In India, it is the mainstream cinema that does good business. Though other formats have slowing started churning out money. However, it is still no match for the revenue generated by films. And, Khan is aware of this fact. “I think our audiences haven't yet reached a level where the acceptance is that high. There is a form of storytelling if you want to reach a wider audience, where you have to sometimes simplify. But having said that in a web-series, you can be more true to the way you want to say it,” says Khan. “When I say true, you don't have to be deliberately provocative. If I was to make Bajrangi Bhaijaan as a web-series, I would still retain the simplicity because that works for the story. For a Phantom, I would go grittier and edgier.”

For him, everything depends on the story the filmmaker wants to tell. If a script demands a light, humorous approach, he wouldn't mind taking it. “Humour can be more profound rather than saying it straight,” says Khan. A lot of films have been made on the holocaust, but Khan says his favourite remains the Italian film Life Is Beautiful, which is a comedy. “For me, it has more impact than a Schindler's List,” says Khan, who loves watching the web series House Of Cards.

Khan is known for unpretentiously weaving politically relevant subjects into simpler stories. The point, he says, is to not be preachy and say things in black and white. “You have to basically provoke thoughts,” he says. “But you have to make your comments.

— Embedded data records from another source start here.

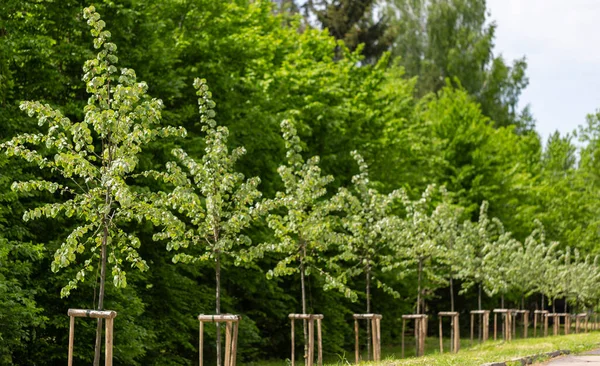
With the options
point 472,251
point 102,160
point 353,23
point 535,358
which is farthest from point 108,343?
point 353,23

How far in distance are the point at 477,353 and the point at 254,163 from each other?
26.9 ft

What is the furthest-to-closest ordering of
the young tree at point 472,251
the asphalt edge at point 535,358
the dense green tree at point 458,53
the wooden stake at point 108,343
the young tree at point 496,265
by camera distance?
the dense green tree at point 458,53 → the young tree at point 472,251 → the young tree at point 496,265 → the asphalt edge at point 535,358 → the wooden stake at point 108,343

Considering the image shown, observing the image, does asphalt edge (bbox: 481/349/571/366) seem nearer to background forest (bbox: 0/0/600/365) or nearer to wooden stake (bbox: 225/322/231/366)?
background forest (bbox: 0/0/600/365)

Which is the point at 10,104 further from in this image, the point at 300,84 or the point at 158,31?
the point at 300,84

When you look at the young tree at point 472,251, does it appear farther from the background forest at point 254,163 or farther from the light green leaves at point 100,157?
the light green leaves at point 100,157

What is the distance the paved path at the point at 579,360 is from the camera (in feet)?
56.9

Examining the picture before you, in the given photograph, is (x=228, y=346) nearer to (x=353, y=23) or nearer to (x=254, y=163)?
(x=254, y=163)

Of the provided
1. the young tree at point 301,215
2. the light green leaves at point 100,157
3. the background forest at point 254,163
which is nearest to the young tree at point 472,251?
the background forest at point 254,163

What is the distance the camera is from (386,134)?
3328 cm

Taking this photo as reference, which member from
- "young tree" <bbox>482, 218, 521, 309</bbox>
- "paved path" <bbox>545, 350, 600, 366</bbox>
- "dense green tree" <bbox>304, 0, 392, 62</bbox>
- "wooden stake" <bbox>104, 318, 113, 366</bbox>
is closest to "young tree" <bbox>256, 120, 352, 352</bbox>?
"paved path" <bbox>545, 350, 600, 366</bbox>

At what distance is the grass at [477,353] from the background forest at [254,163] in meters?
1.44

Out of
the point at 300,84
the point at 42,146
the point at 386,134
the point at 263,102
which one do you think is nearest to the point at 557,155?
the point at 386,134

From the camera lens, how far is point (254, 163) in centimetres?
2488

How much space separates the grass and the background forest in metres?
1.44
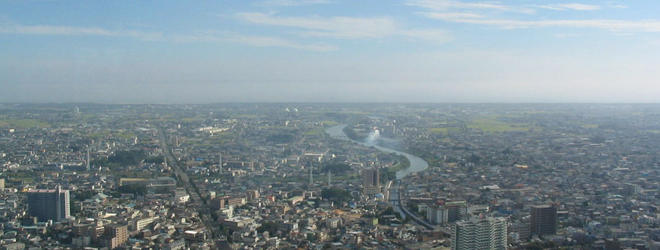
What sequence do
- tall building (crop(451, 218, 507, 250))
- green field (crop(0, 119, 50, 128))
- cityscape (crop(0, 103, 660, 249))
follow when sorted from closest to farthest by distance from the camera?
1. tall building (crop(451, 218, 507, 250))
2. cityscape (crop(0, 103, 660, 249))
3. green field (crop(0, 119, 50, 128))

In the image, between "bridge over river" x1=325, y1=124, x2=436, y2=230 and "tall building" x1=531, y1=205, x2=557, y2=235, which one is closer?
"tall building" x1=531, y1=205, x2=557, y2=235

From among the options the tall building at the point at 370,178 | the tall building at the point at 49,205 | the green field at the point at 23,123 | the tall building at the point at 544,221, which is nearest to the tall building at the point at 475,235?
the tall building at the point at 544,221

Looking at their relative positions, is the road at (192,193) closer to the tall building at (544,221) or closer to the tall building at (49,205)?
the tall building at (49,205)

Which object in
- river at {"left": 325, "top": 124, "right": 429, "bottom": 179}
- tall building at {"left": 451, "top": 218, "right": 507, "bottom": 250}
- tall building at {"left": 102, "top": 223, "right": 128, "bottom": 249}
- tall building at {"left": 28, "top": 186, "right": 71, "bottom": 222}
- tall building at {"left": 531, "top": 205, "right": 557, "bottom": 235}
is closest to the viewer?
tall building at {"left": 451, "top": 218, "right": 507, "bottom": 250}

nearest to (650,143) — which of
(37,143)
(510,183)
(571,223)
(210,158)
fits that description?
(510,183)

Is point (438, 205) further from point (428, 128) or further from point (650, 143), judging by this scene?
point (428, 128)

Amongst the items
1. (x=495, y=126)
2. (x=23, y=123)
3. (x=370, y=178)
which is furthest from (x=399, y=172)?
(x=23, y=123)

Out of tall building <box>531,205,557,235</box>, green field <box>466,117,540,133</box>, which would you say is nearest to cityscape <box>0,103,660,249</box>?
tall building <box>531,205,557,235</box>

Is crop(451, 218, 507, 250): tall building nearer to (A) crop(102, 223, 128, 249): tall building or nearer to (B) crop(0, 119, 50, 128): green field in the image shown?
(A) crop(102, 223, 128, 249): tall building
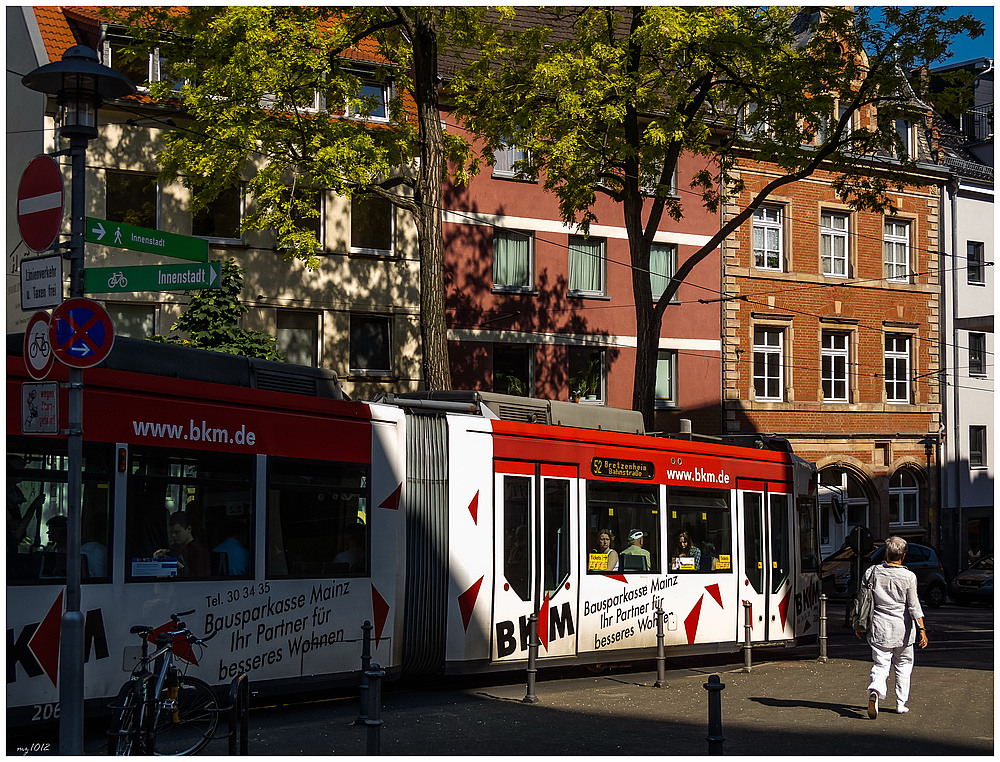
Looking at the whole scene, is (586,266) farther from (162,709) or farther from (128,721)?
(128,721)

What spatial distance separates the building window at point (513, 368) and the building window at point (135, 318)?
901 centimetres

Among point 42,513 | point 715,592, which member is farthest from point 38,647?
point 715,592

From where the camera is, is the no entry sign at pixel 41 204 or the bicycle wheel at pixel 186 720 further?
the bicycle wheel at pixel 186 720

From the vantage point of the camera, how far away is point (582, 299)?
107 feet

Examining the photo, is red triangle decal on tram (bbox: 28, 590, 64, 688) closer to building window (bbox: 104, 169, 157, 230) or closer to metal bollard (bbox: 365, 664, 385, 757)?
metal bollard (bbox: 365, 664, 385, 757)

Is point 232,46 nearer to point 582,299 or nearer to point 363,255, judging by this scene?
point 363,255

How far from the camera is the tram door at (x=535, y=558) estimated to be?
1295cm

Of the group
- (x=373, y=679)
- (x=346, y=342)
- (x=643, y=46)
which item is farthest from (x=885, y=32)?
(x=373, y=679)

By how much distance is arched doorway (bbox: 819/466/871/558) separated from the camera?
36.6m

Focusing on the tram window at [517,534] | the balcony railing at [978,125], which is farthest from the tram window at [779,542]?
the balcony railing at [978,125]

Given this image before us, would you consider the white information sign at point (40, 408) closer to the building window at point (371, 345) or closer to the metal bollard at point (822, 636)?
the metal bollard at point (822, 636)

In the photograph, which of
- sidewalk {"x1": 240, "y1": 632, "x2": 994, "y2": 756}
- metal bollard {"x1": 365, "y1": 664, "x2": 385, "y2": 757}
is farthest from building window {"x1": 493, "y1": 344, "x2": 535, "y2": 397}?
metal bollard {"x1": 365, "y1": 664, "x2": 385, "y2": 757}

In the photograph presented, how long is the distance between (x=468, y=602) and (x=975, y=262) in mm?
33866

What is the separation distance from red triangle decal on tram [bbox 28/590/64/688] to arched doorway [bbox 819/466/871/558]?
3005cm
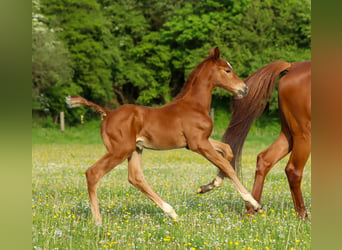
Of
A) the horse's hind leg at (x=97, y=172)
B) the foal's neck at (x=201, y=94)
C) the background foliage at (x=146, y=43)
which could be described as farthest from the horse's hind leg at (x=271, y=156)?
the background foliage at (x=146, y=43)

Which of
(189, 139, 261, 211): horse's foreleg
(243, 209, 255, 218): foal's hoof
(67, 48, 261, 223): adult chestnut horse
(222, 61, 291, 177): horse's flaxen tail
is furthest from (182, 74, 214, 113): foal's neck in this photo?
(243, 209, 255, 218): foal's hoof

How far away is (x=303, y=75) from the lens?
6004 mm

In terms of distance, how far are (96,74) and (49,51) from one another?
5140 millimetres

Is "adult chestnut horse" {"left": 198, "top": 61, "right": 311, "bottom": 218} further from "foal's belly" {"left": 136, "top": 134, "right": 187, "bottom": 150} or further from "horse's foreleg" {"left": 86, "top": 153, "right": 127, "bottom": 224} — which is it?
"horse's foreleg" {"left": 86, "top": 153, "right": 127, "bottom": 224}

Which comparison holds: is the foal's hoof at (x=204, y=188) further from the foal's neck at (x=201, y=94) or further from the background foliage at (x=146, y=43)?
the background foliage at (x=146, y=43)

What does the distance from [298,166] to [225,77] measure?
5.04 feet

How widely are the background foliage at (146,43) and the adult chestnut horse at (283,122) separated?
25.7 metres

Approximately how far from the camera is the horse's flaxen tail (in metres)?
6.60

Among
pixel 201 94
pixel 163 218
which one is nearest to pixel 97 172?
pixel 163 218

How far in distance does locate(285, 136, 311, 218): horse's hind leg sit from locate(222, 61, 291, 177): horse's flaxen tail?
77 cm

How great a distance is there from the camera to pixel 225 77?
558 cm
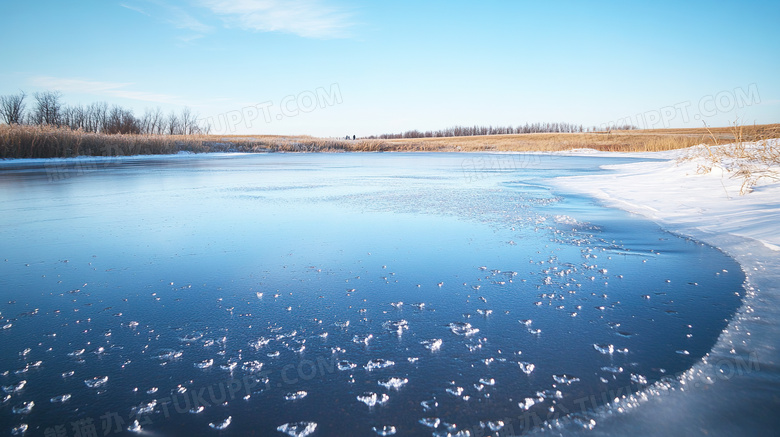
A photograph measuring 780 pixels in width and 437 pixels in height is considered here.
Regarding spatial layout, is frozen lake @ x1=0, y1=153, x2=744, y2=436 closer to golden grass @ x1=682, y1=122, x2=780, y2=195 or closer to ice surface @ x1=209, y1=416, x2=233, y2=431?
ice surface @ x1=209, y1=416, x2=233, y2=431

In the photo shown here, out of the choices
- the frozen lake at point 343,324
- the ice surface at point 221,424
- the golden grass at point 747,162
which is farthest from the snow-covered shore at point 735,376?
the golden grass at point 747,162

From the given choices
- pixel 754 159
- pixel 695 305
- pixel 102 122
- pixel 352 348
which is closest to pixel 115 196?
pixel 352 348

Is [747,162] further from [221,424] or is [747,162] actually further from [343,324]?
[221,424]

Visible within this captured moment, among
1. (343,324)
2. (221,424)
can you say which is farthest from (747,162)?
(221,424)

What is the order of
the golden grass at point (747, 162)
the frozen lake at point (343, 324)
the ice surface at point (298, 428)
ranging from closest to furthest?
the ice surface at point (298, 428) → the frozen lake at point (343, 324) → the golden grass at point (747, 162)

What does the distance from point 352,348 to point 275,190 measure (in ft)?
25.5

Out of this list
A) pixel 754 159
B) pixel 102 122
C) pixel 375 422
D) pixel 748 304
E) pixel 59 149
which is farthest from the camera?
pixel 102 122

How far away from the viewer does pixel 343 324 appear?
238 cm

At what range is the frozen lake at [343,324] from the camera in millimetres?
1636

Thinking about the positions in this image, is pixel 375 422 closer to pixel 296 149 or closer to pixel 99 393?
pixel 99 393

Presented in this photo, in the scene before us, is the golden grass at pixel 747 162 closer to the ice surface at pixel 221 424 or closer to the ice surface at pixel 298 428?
the ice surface at pixel 298 428

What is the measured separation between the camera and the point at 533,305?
8.71 ft

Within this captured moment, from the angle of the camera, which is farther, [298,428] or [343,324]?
[343,324]

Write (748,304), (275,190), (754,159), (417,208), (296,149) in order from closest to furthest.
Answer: (748,304), (417,208), (754,159), (275,190), (296,149)
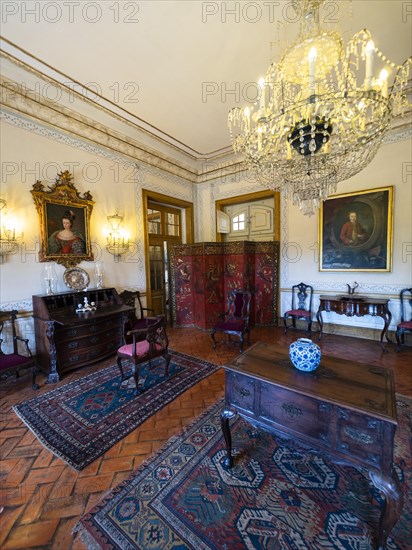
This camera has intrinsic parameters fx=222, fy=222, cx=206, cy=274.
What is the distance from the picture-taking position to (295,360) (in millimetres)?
1811

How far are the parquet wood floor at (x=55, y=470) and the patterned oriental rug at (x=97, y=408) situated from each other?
8cm

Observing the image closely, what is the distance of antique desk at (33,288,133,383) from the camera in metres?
3.21

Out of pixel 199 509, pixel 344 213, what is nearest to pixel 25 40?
pixel 199 509

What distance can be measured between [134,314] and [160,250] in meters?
2.13

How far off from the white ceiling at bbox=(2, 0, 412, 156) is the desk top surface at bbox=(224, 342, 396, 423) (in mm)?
3585

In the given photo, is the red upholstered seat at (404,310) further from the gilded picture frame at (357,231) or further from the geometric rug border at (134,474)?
the geometric rug border at (134,474)

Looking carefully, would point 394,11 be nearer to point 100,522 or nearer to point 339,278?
point 339,278

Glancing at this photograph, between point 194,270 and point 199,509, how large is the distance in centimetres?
439

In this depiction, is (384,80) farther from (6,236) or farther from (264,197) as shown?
(6,236)

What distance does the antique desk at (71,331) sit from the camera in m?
3.21

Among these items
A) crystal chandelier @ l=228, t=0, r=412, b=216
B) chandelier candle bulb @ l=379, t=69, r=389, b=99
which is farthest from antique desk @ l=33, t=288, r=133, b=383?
chandelier candle bulb @ l=379, t=69, r=389, b=99

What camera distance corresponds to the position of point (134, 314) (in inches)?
177

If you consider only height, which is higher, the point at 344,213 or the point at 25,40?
the point at 25,40

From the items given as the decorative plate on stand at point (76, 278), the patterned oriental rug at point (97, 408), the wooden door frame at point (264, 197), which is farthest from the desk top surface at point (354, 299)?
the decorative plate on stand at point (76, 278)
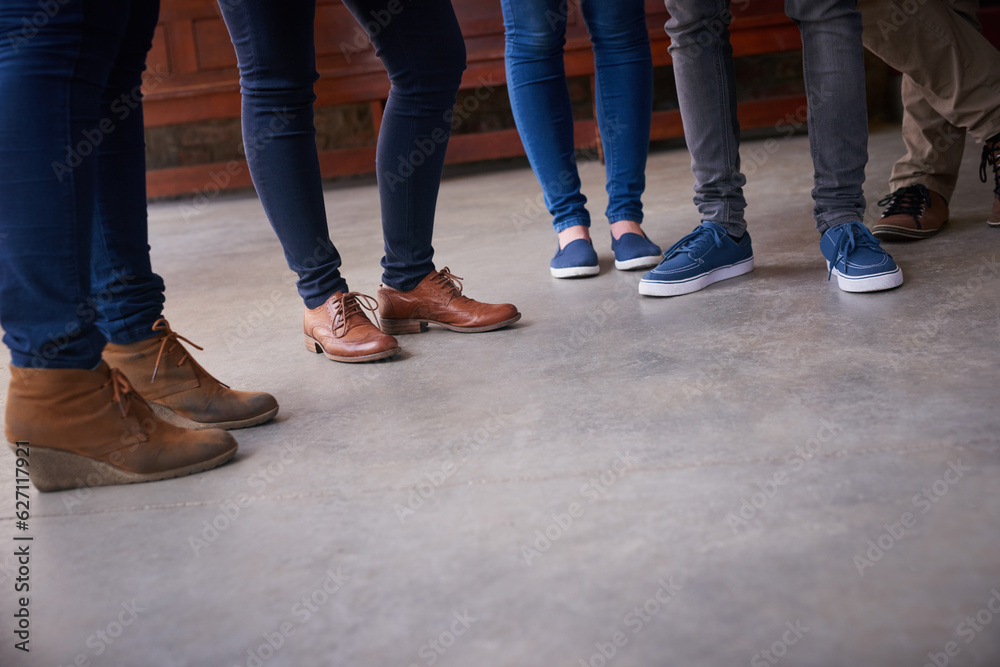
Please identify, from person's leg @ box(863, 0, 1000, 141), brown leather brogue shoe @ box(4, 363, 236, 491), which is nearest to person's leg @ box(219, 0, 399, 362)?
brown leather brogue shoe @ box(4, 363, 236, 491)

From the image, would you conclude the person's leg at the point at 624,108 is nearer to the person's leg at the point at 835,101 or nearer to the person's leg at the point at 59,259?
the person's leg at the point at 835,101

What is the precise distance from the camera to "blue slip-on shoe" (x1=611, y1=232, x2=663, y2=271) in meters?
1.78

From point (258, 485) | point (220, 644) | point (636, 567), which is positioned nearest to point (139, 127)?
point (258, 485)

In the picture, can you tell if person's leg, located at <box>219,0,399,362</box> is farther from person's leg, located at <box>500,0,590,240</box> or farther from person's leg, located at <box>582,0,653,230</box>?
person's leg, located at <box>582,0,653,230</box>

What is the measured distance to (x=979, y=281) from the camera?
138cm

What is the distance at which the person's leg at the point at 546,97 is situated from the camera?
68.3 inches

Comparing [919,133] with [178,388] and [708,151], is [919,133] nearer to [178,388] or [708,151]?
[708,151]

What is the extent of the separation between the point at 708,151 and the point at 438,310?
612 millimetres

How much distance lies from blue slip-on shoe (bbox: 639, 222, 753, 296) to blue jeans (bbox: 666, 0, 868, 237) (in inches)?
1.6

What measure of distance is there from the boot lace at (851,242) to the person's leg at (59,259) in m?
1.10

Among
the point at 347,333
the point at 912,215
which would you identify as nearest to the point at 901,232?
the point at 912,215

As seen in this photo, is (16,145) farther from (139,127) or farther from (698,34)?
(698,34)

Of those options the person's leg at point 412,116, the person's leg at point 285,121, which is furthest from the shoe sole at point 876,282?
the person's leg at point 285,121

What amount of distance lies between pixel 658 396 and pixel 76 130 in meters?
0.72
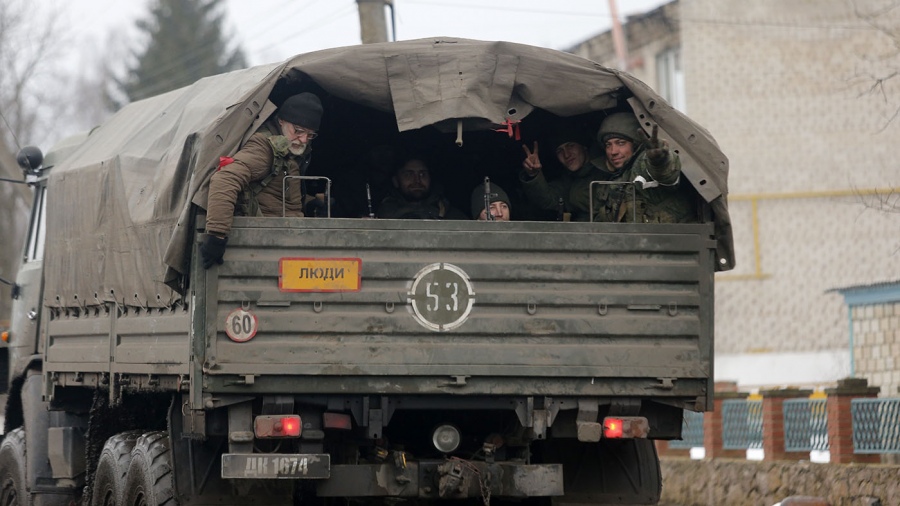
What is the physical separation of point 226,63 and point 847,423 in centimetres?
4020

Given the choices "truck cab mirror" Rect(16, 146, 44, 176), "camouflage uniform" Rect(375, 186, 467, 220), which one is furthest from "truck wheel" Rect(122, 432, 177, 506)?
"truck cab mirror" Rect(16, 146, 44, 176)

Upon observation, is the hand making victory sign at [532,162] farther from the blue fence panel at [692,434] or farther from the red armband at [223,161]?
the blue fence panel at [692,434]

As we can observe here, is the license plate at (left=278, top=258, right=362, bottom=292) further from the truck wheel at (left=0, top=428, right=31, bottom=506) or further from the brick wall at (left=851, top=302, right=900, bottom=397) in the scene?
the brick wall at (left=851, top=302, right=900, bottom=397)

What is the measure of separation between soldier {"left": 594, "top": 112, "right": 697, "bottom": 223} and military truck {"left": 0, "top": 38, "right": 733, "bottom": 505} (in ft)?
0.36

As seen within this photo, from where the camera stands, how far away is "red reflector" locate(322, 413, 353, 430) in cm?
792

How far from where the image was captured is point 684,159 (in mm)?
8266

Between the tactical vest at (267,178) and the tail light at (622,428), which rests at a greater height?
the tactical vest at (267,178)

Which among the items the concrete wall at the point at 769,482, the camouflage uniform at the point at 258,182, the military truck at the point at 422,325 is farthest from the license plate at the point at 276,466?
the concrete wall at the point at 769,482

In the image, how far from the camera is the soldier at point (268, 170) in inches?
304

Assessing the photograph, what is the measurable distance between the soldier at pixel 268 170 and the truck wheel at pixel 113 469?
2.04m

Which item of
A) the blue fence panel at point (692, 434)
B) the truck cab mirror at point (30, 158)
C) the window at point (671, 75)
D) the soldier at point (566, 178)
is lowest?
the blue fence panel at point (692, 434)

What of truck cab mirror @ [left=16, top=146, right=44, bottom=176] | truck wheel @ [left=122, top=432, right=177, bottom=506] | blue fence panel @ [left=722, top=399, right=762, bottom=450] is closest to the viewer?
truck wheel @ [left=122, top=432, right=177, bottom=506]

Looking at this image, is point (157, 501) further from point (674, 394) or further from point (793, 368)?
point (793, 368)

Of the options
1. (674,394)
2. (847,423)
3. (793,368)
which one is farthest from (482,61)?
(793,368)
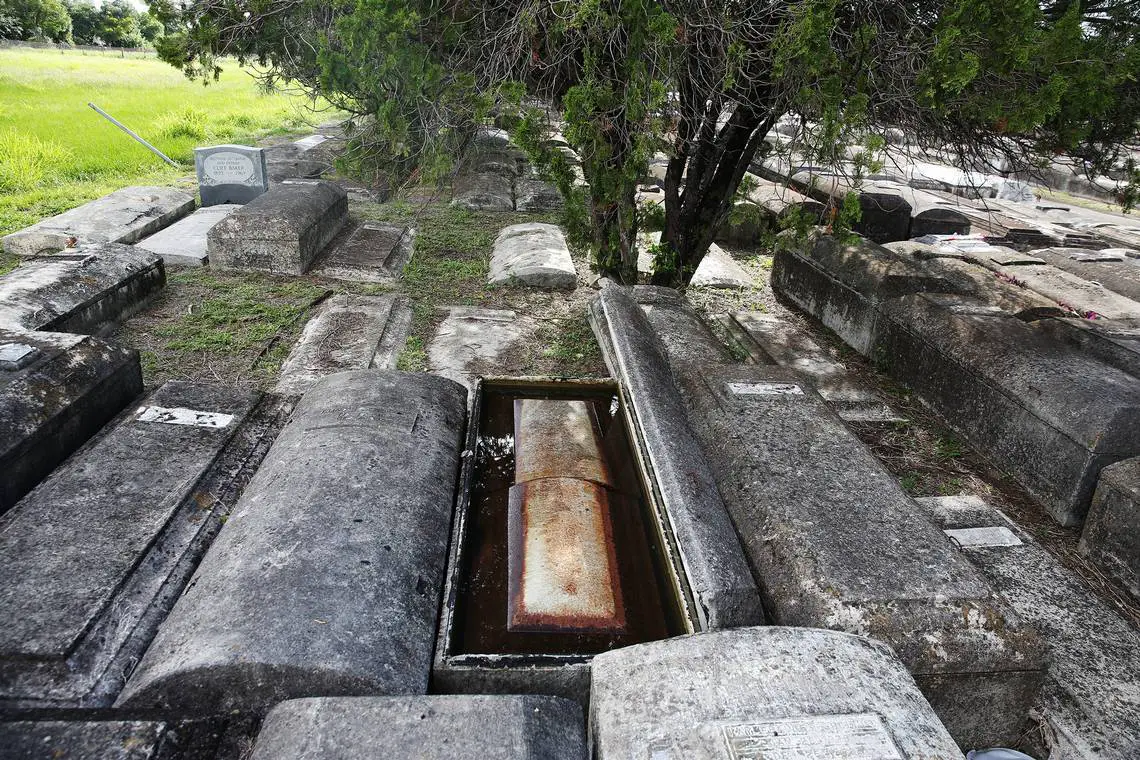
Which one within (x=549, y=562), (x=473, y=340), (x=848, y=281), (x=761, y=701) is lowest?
(x=473, y=340)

As a filmmaker, you have to take a stand. I think without ideologies, we are animals. I make mainstream films that can be enjoyed at face value without getting into the politics. You can see Bajrangi Bhaijaan and say it is a very sweet story of this little girl and a grown-up man, and an entertaining road journey, but there are so many messages. You don't need to reach out to those messages,” says Khan. “You can enjoy the 'chicken song' for the funny dance moves that Salman is doing. But you can also get into the context of the song being against the beef ban or the dietary habits of people. I think if you can reach the layers underneath the surface, you will enjoy the film more, and find it profound and engaging. But if you don't, even then you'll find the film entertaining. That's what I have done in Bajrangi Bhaijaan and that's what I have done in Tubelight.”

But unlike Bajrangi Bhaijaan that was a huge hit, Tubelight hasn't clicked with the audiences. Not many have been able to grasp his message of setting the film in the Chinese context, but Khan's intentions were clear from the beginning. “One of the chapters in our history that we don't know much about deals with the Chinese immigrants, more than 20,000 of them, who were living in India since the 1850s. In 1962 (during the Sino-Indian war), unfortunately, 10,000 of them were picked up and thrown into detention camps in Rajasthan. It broke their heart as a community and there was a mass exodus of the Chinese people from India. They went to different countries. We deal with that, too,” says Khan about the film that is loosely based on the 2015 American war drama Little Boy.

Lacing up the message and keeping it in the subtext make a film profound, feels Khan. “Nobody wants to see a preachy film. Everybody wants to be entertained. Through that entertainment, if you can provoke them to think and talk about certain issues, the battle is won,” says Khan, talking about his debut film, Kabul Express. Khan enjoys watching Mani Ratnam films for the same reason. “There is such an active political backdrop to his films,” he says, “but it is not about politics. The story is always about the characters.” And, Khan aspires emulate that in his films.